Vladimir Putin therefore instills doubt, not only by proclaiming the non-existence of the Ukrainian nation-state – a classic story for many Russians who only see Ukraine as the march of their former empire – but also by blowing a tune nationalist between the interstices of the borders of Mitteleuropa, shaken by centuries of history. In the far west of Ukraine, there have always been – and still are – Hungarian minorities in the region of Transcarpathia and Romanian minorities in that of Bukovina.
But, contrary to what the Russian president suggests, who does not by chance mention the town of Berehove, a sort of Hungarian “capital” of this multicultural oblast, Ukrainians – in the ethnic sense – represent an overwhelming majority of the population. At the beginning of 2000, Hungarians accounted for 12% of the 1.3 million inhabitants of Transcarpathia. Even at the beginning of the 20th century, they weighed less than a third in this region, mainly inhabited by Slavic populations, notably “ruthenes”who lived for a long time as a minority within the Austro-Hungarian Empire.

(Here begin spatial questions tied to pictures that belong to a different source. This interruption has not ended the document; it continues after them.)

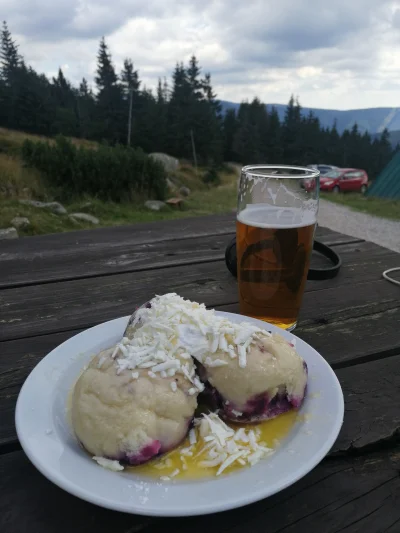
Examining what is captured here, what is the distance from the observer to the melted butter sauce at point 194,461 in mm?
673

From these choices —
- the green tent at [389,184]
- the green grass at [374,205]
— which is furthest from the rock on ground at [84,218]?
the green tent at [389,184]

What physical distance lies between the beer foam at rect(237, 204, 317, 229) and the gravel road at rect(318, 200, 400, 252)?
758 cm

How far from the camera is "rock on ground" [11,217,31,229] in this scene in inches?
267

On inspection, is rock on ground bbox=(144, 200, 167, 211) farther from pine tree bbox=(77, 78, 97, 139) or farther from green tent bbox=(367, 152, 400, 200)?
pine tree bbox=(77, 78, 97, 139)

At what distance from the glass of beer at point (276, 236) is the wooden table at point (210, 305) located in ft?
0.43

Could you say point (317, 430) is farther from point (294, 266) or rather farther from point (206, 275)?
point (206, 275)

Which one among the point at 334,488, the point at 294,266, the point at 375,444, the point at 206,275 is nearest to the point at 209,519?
the point at 334,488

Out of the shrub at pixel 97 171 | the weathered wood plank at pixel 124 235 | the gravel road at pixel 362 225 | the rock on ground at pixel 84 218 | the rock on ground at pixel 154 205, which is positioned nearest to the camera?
the weathered wood plank at pixel 124 235

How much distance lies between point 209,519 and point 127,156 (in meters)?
13.0

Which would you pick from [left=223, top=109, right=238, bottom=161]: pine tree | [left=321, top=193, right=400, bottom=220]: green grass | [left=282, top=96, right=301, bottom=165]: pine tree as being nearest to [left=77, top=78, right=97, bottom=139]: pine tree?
[left=223, top=109, right=238, bottom=161]: pine tree

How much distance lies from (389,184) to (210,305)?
16.5 m

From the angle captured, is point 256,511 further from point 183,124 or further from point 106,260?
point 183,124

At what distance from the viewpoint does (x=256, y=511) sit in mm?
685

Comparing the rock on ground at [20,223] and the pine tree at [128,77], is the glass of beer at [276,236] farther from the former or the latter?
the pine tree at [128,77]
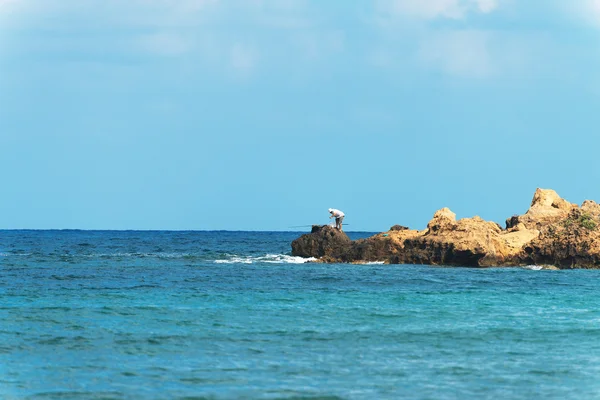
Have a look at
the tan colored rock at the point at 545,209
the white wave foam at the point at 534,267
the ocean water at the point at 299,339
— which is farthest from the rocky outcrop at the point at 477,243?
the ocean water at the point at 299,339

The fact remains: Vladimir Putin’s speech fuels a Hungarian (and also Romanian) nationalism which regularly awakens on the western border of Ukraine. In 2022, Viktor Orban appeared with a scarf representing the “Greater Hungary” – as it existed before the Treaty of Trianon of 1920 -, arousing the anger of kyiv, which demanded, without receiving, an official apology from Budapest. Since well before the war, Hungary has had a generous visa policy in this Ukrainian region, so that Magyars can obtain dual nationality (although not recognized by kyiv). The movement has accelerated since February 24, 2022, with many seeking to flee to Hungary to escape the mobilization.
In the South-East, the idea of “greater Romania” also always has some emulators. , nationalist candidate in the presidential election to be held at the end of the year, comes in third position in the polls: she bluntly displays her pro-Russian positions and her wish to extend the Romanian borders to the Ukrainian regions of Bukovina and Bessarabia. “Diana Sosoaca is one of those who play Russia as a winner”recently summarized Figaro researcher Florent Parmentier, secretary-general of CEVIPOF. Faced with Tucker Carlson, Trump’s supporter, Vladimir Putin played this card of territorial division of Europe, for which Ukraine would pay the price. In recent months, the former Russian president with his maximalist positions on the war has also often called for Poland, Slovakia, Hungary and Romania to share western Ukraine. In this scenario of dislocation, Russia would of course recover the vast majority of the country, and not just east of the Dnieper. To understand it, it was enough to listen to the long history lesson given by Vladimir Putin: it fiercely resembled the admittedly academic recitation of the unacknowledged war objectives of the“special military operation”this war which does not speak its name.